Ma che sta succedendo nel cuore dell’Africa dove è stato ucciso l’Ambasciatore Attanasio?

I motivi dietro una tragedia.

Articolo di Emanuele Gentile

Congo

Ora tutti a scoprire l’Africa. Per anni noi abbiamo dormito facendo finta che in Africa non ci fossero problemi. Invece, ci sono. Eccome!

L’uccisione dell’Ambasciatore Luca Attanasio, (43 anni), del Carabiniere Vittorio Iacovacci (30 anni) e dell’autista locale Mustapha Milambo ha rivelato al mondo che abbiamo un problema chiamato Repubblica Democratica del Congo.

Fin dall’indipendenza dal Belgio, il Congo (poi Zaire ed infine RDC) ha avuto un assetto politico-sociale piuttosto traballante e instabile. Soltanto durante la dittatura di Mobutu Sese Seko quel paese ebbe un momento di relativa pace. Appuntiamo la nostra attenzione sulla zona dove è avvenuto il triplice omicidio. Si tratta della regione del Kivu. Una regione che è divisa in due sotto-regioni: il Kivu del Nord e il Kivu del Sud. Si tratta di una delle zone più instabili dell’intera Repubblica Democratica del Congo. In tale zona operano parecchie milizie costituite da elementi locali oppure provenienti dai paesi confinanti come l’Uganda, il Ruanda e il Burundi. Secondo stime di think thank nella RDC sarebbero attive ben 160 milizie. Il che la dice lunga sul caos che regna da anni in quel paese. Quindi, il nostro Ambasciatore è entrato in un’area estremamente instabile dal punto di vista dell’ordine pubblico. In quelle zone la vita di una persona vale zero ed è facile vedere in azione i machete.

Ma chi sta dietro a queste milizie?

In parte i paesi limitrofi in modo da creare un continuo stato di tensione utile ai loro interessi strategici. Tuttavia, dietro a queste milizie ci sono le multinazionali che hanno comperato, anzi preso, intere zone della RDC per un’intensa campagna di sfruttamento delle immense ricchezze naturali (commodities) di cui il paese è dotato.

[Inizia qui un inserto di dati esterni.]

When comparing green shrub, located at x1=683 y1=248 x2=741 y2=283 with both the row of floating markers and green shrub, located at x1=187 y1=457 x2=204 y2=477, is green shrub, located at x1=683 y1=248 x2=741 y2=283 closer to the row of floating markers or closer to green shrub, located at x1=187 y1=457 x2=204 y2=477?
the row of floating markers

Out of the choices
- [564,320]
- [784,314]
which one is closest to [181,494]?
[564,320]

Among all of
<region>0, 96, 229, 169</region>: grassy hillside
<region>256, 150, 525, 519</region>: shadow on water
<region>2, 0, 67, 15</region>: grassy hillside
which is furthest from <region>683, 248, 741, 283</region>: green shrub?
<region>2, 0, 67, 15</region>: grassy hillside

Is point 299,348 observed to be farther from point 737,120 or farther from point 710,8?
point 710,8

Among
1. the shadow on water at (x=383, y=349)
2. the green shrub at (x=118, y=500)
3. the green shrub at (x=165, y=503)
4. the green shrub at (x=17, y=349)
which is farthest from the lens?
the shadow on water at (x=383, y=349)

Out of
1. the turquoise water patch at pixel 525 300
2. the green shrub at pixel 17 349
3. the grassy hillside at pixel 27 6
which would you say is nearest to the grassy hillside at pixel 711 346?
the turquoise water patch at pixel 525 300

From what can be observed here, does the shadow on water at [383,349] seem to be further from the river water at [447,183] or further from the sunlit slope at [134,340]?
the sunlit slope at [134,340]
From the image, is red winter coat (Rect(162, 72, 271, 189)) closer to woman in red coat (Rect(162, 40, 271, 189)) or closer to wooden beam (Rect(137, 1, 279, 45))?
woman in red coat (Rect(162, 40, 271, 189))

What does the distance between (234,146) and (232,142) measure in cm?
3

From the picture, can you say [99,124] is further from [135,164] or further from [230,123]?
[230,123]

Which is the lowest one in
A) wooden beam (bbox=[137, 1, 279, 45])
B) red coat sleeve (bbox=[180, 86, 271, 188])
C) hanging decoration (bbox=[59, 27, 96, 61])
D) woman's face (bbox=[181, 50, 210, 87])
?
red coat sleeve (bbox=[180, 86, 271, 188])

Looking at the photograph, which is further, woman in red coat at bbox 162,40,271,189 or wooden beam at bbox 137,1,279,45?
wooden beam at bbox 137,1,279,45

Nella RDC abbiamo: rame, cobalto, columbite-tantalite, diamanti, oro, zinco, uranio, stagno, argento, carbone, manganese, tungsteno, cadmio e petrolio greggio. Il modello economico qui applicato è prettamente colonialistico.

In sintesi, ci prendiamo tutte queste risorse e diamo in cambio nulla.

Oltre alle multinazionali altri sono i motivi per cui l’area del Kivu è perennemente destinata a non trovare mai un assetto stabile e democratico.

Prima di tutto, l’area si trova nel centro dell’Africa alla confluenza di molti stati. Chi domina quell’area può giocare un peso preponderante sugli assetti generali dell’intera Africa. Abbiamo i mille commerci illegali che di fatto costituiscono l’economia della zona. Commerci illegali sinonimo di commercio di armi, di uomini e di droga. Certo c’è anche da prendere in considerazione la componente etnico-religiosa – basta pensare a ciò che successe nel vicino Ruanda – ma a me pare che sia uno specchietto per allodole per coprire i reali interessi strategici ed economici che in quella zona sono forti e presenti in maniera massiccia.

In breve, il nostro povero Ambasciatore Attanasio si stava recando in una zona dove la parola pace è una parola sconosciuta e dove, anzi, regna un caos organizzato in quanto deve fungere da paravanto agli immensi interessi economici e strategici che sovrintendono il Kivu. Vorrei ricordare che nel 1990 l’Ambasciatore d’Italia nella Costa d’Avorio Daniele Occhipinti di 49 anni fu ucciso in un ristorante libanese da due uomini. Era stato nominato da appena sette mesi. Quindi, l’uccisione dell’Ambasciatore Attanasio non è purtroppo una prima assoluta. In sede conclusiva dico soltanto che le organizzazioni internazionali e i paesi più potenti al mondo devono finalmente mettersi in testa di programmare un intervento serio sull’Africa. Non possiamo scoprire l’Africa quando succedono le tragedie. Questa si chiama ipocrisia.